Non-ironically, how people even are able to collaborate with the Chinese?
> I remember my old boss' example of "when walking down a street in Beijing, if you ask somebody directions to a street that they don't know, they will adamantly indicate that they know and it's that way (a random direction) in order to not say they don't know the true direction.
That actually happened to me in Japan. And now that I have been working here for a few years... let me tell you that communication with (most) Japanese colleagues is quite difficult.
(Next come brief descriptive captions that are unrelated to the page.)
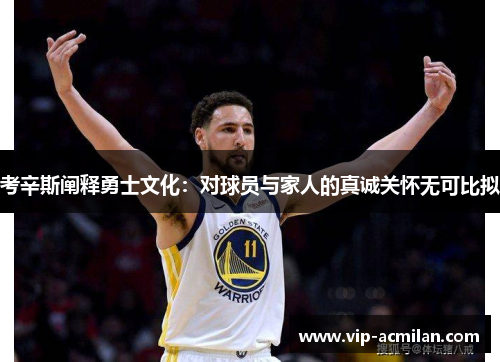考辛斯阐释勇士文化：对球员与家人的真诚关怀无可比拟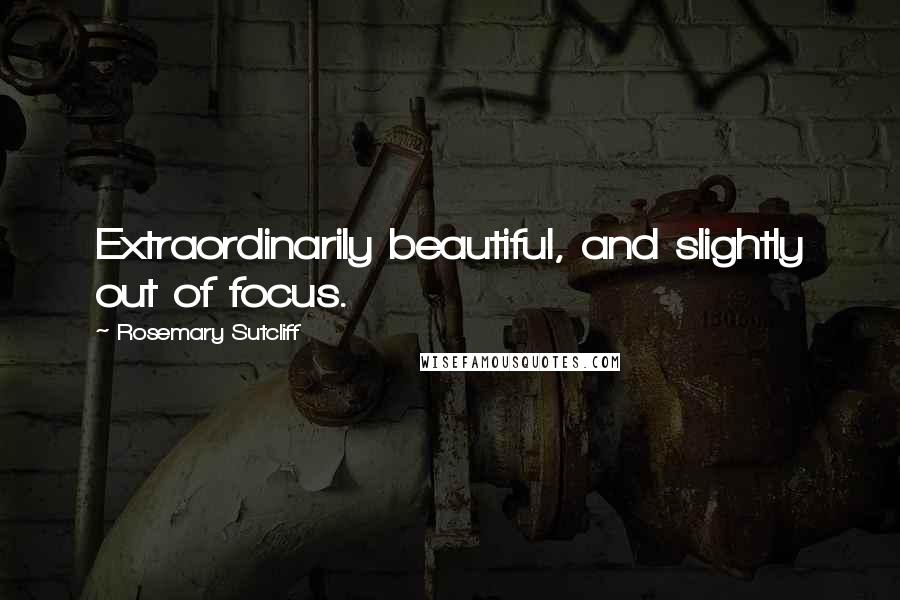 Rosemary Sutcliff Quotes: Extraordinarily beautiful, and slightly out of focus.
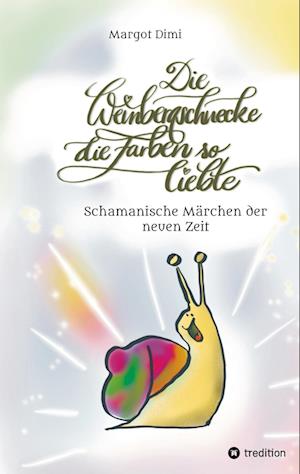Cover for Margot Dimi · Die Weinbergschnecke die Farben so sehr liebte, Märchen für Kinder und Erwachsene (Paperback Book) (2021)
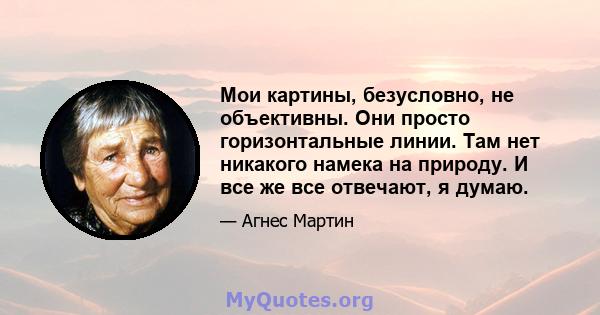 Мои картины, безусловно, не объективны. Они просто горизонтальные линии. Там нет никакого намека на природу. И все же все отвечают, я думаю.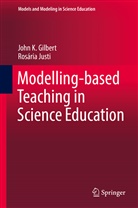 John Gilbert, John K Gilbert, John K. Gilbert, Rosária Justi - Modelling-based Teaching in Science Education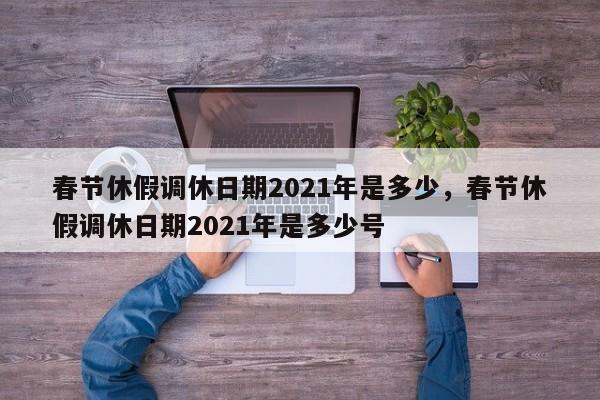 春节休假调休日期2021年是多少，春节休假调休日期2021年是多少号-第1张图片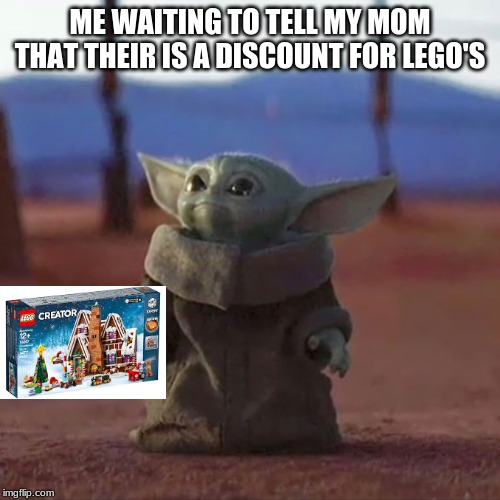Baby Yoda | ME WAITING TO TELL MY MOM THAT THEIR IS A DISCOUNT FOR LEGO'S | image tagged in baby yoda | made w/ Imgflip meme maker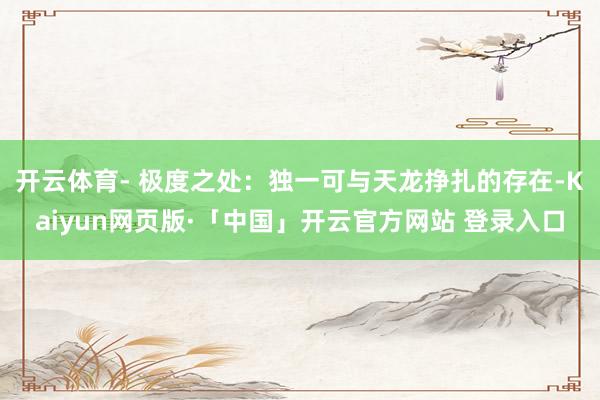 开云体育- 极度之处：独一可与天龙挣扎的存在-Kaiyun网页版·「中国」开云官方网站 登录入口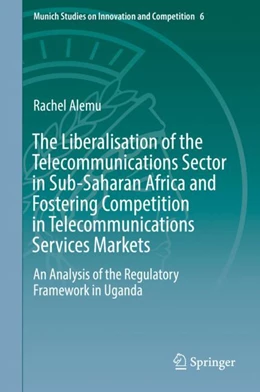 Abbildung von Alemu | The Liberalisation of the Telecommunications Sector in Sub-Saharan Africa and Fostering Competition in Telecommunications Services Markets | 1. Auflage | 2018 | beck-shop.de
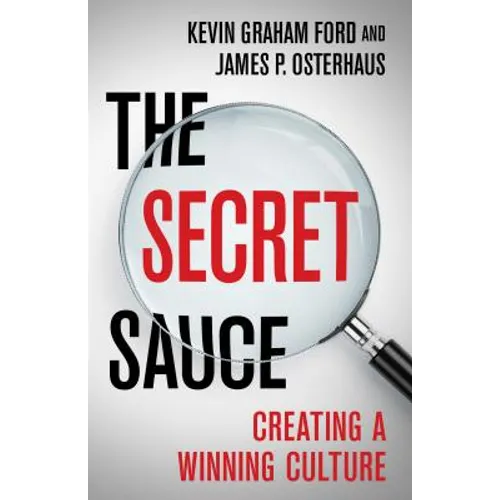 The Secret Sauce: Creating a Winning Culture - Hardcover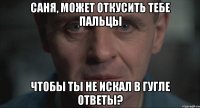 Саня, может откусить тебе пальцы Чтобы ты не искал в гугле ответы?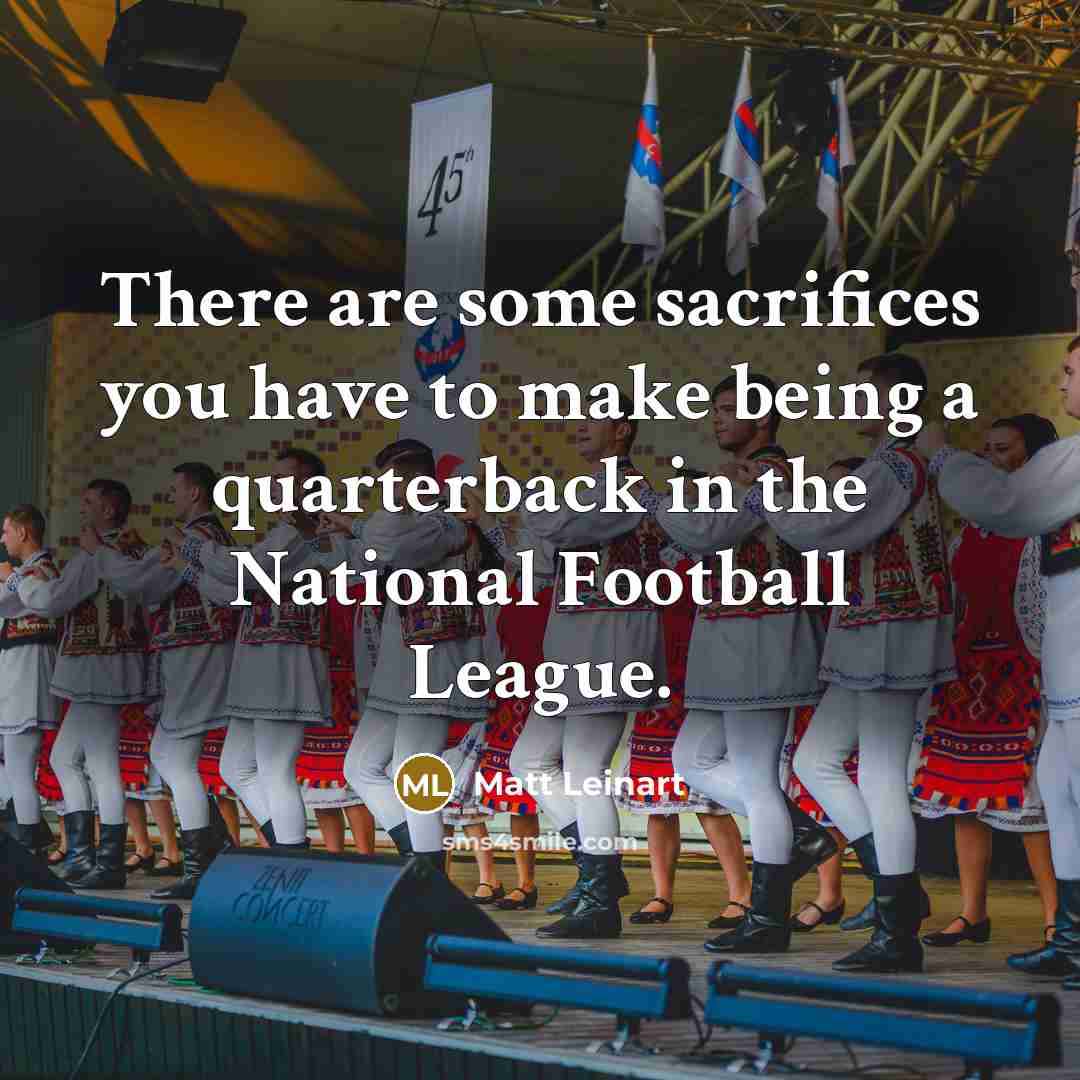 “There are some sacrifices you have to make being a…” quote by Matt Leinart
They are extremely afraid of taking any kind of personal responsibility, decision processes take forever, and much like you say they don't take any kind of "blame" very well.
> Beijing, if you ask somebody directions to a street that they don't know, they will adamantly indicate that they know and it's that way (a random direction) in order to not say they don't know the true direction
I didn't find this statement to be true at all. Chinese people will just say they don't know and move on.
I think your professor lead you guys on with blatant orientalism. Sad that money was exchanged to hear his opinions.